Task to carry out:
Leave out the pictures, and write out exactly the lines from the beginning of the material to the line holding "Smoothies : la", that line included, and nothing else.

Data section:
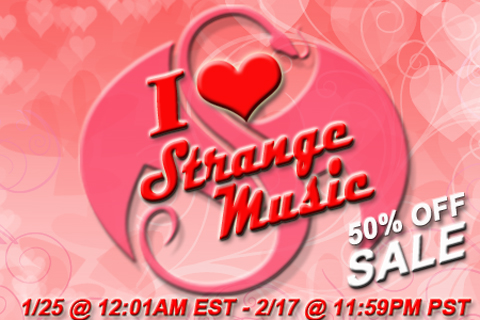 I Love Strange Music 50% Off Sale!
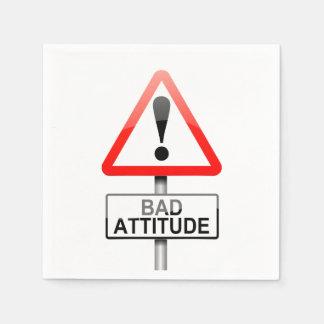 Bad attitude. disposable serviettes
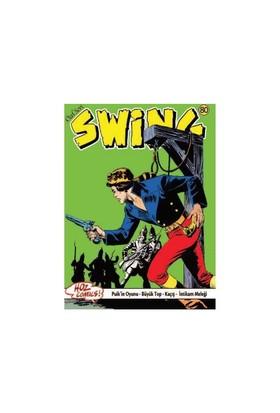 Özel Seri Swing Sayı: 80 Puik'in Oyunu - Büyük Top - Kaçış - Şeytan Ateşi Kayası - İntikam Meleği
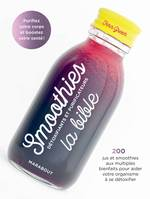 Smoothies : la bible, Détoxifiants et purificateurs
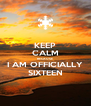 KEEP CALM BECAUSE I AM OFFICIALLY SIXTEEN - Personalised Poster A4 size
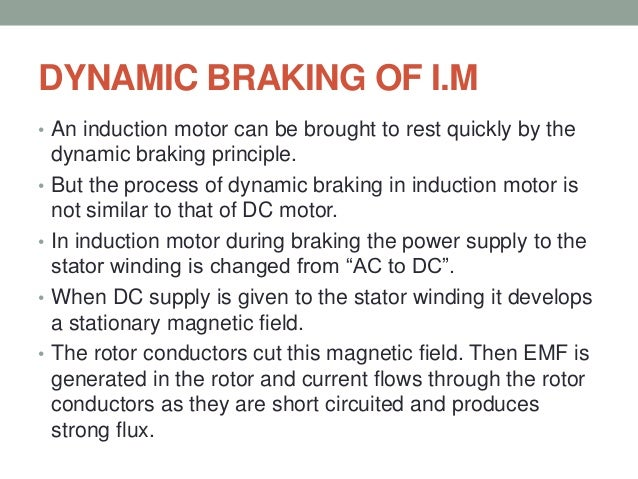 Control of electrical machines for Dynamic braking ac motors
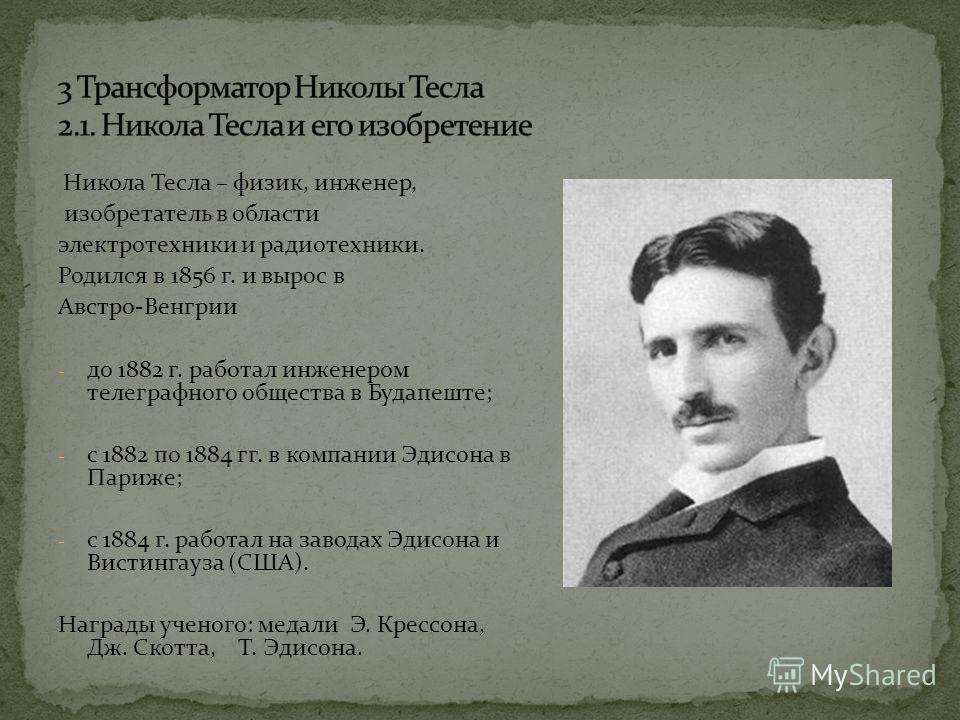Никола Тесла – физик, инженер, изобретатель в области электротехники и радиотехники. Родился в 1856 г. и вырос в Австро-Венгрии - до 1882 г. работал инженером телеграфного общества в Будапеште; - с 1882 по 1884 гг. в компании Эдисона в Париже; - с 18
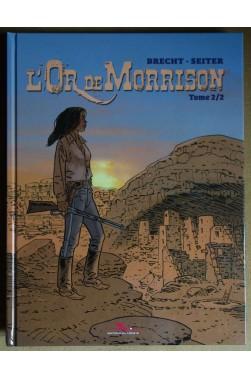 L'or de Morrison - Tome 2 - Brecht / Seiter - Ed. Du Long Bec, 2018 - EO -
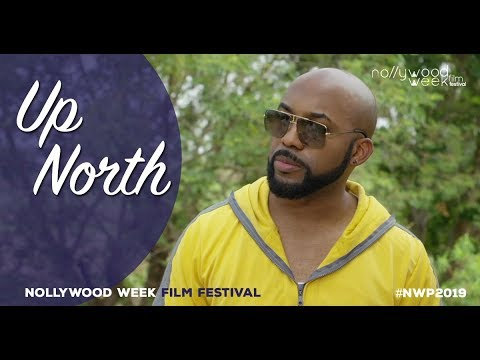UP NORTH bande annonce - Sélection Officielle Nollywood Week 2019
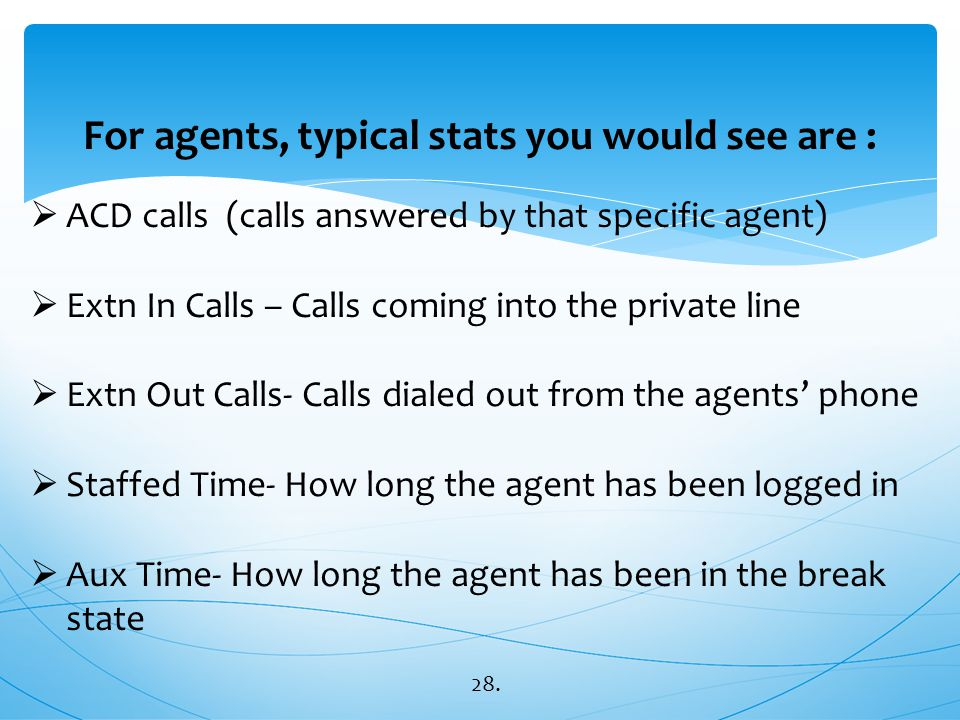 For agents, typical stats you would see are :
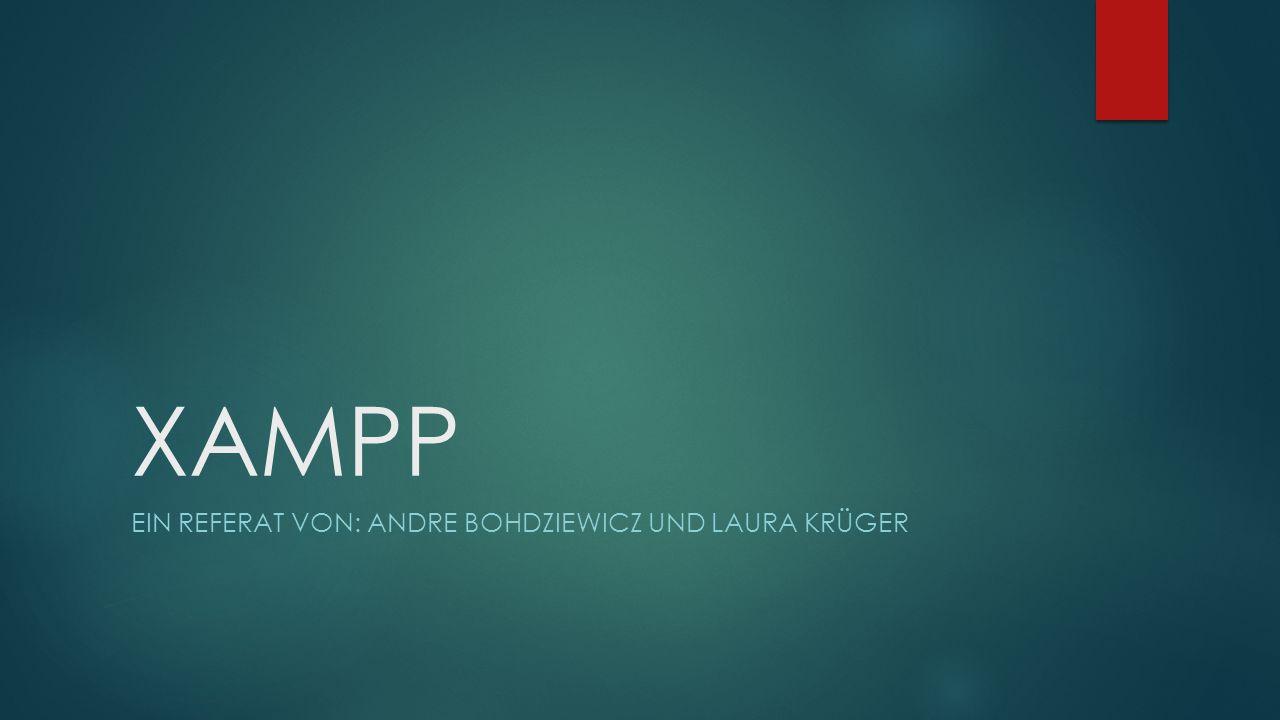 Ein referat von: Andre Bohdziewicz und Laura Krüger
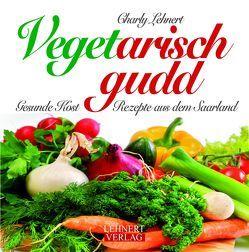 Vegetarisch gudd von Lehnert,  Charly H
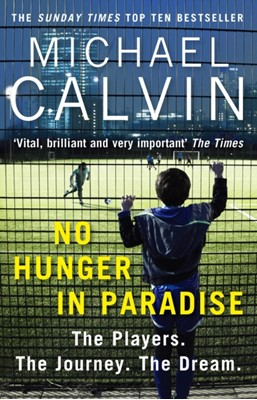 No Hunger In Paradise Michael Calvin 9781784756116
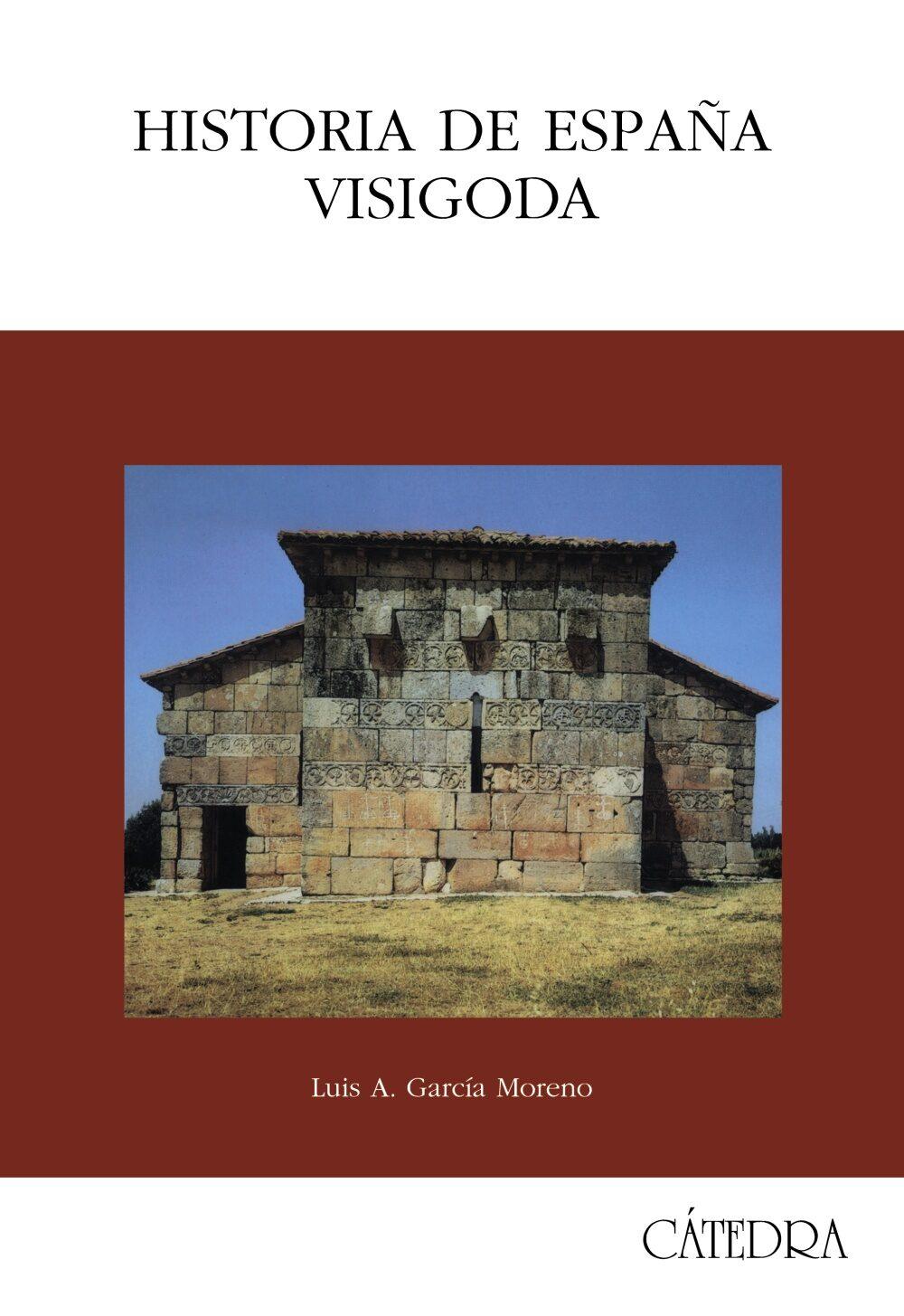 historia de españa visigoda-luis a. garcia moreno-9788437608211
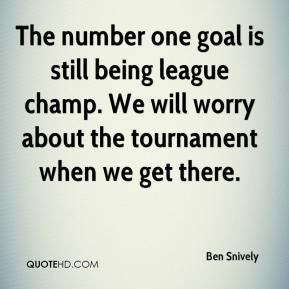 Ben Snively - The number one goal is still being league champ. We will worry about the tournament when we get there.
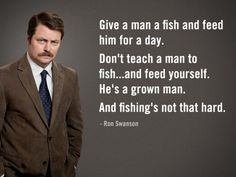 Ron Swanson. Always knows what to say.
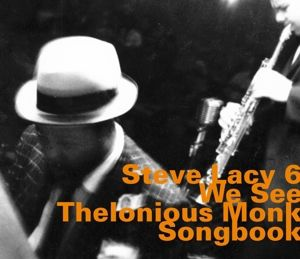 We See-Thelonius Monk Songbook, Steve Lacy, Steve Potts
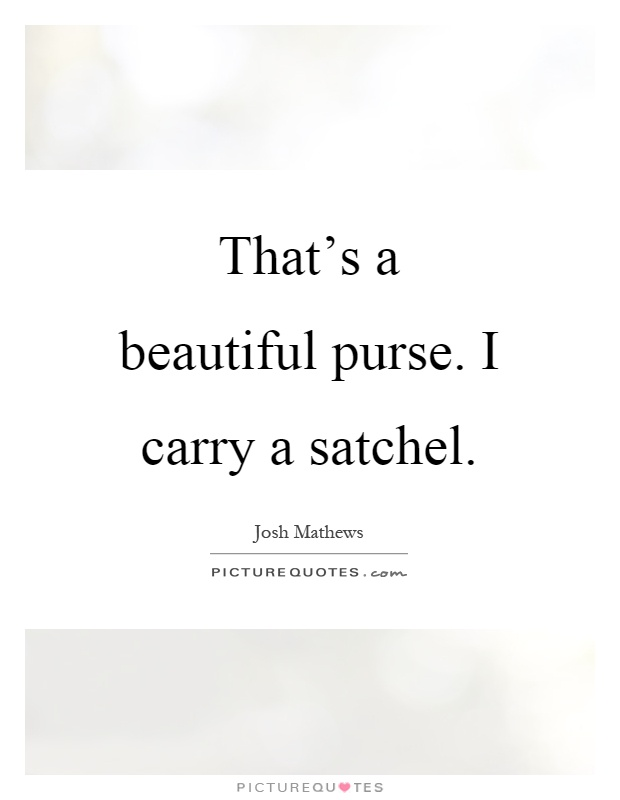 That's a beautiful purse. I carry a satchel Picture Quote #1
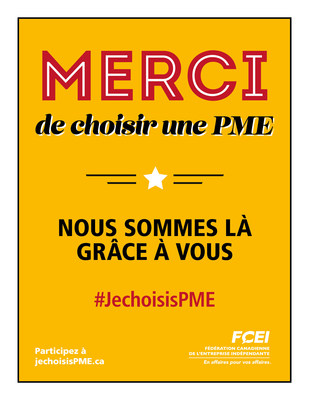 Affiche #JechoisisPME (Groupe CNW/Fédération canadienne de l'entreprise indépendante)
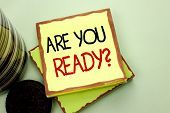Conceptual Hand Writing Showing Are You Ready Question. Business Photo Showcasing Be Prepared Motiva poster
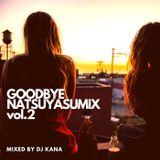 GOODBYE NATSUYASUMIX vol.2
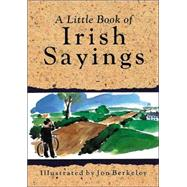 A Little Book of Irish Sayings,Unknown,9780862815172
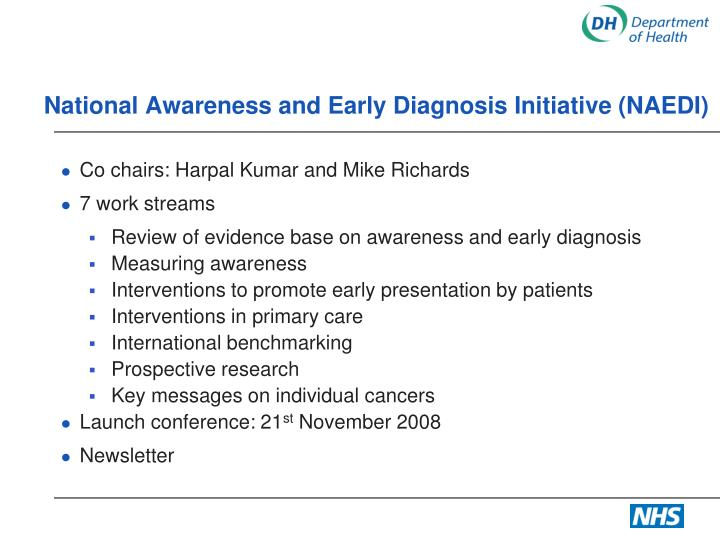 National Awareness and Early Diagnosis Initiative (NAEDI)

Reply to the task:
 I Love Strange Music 50% Off Sale!
 Bad attitude. disposable serviettes
 Özel Seri Swing Sayı: 80 Puik'in Oyunu - Büyük Top - Kaçış - Şeytan Ateşi Kayası - İntikam Meleği
 Smoothies : la bible, Détoxifiants et purificateurs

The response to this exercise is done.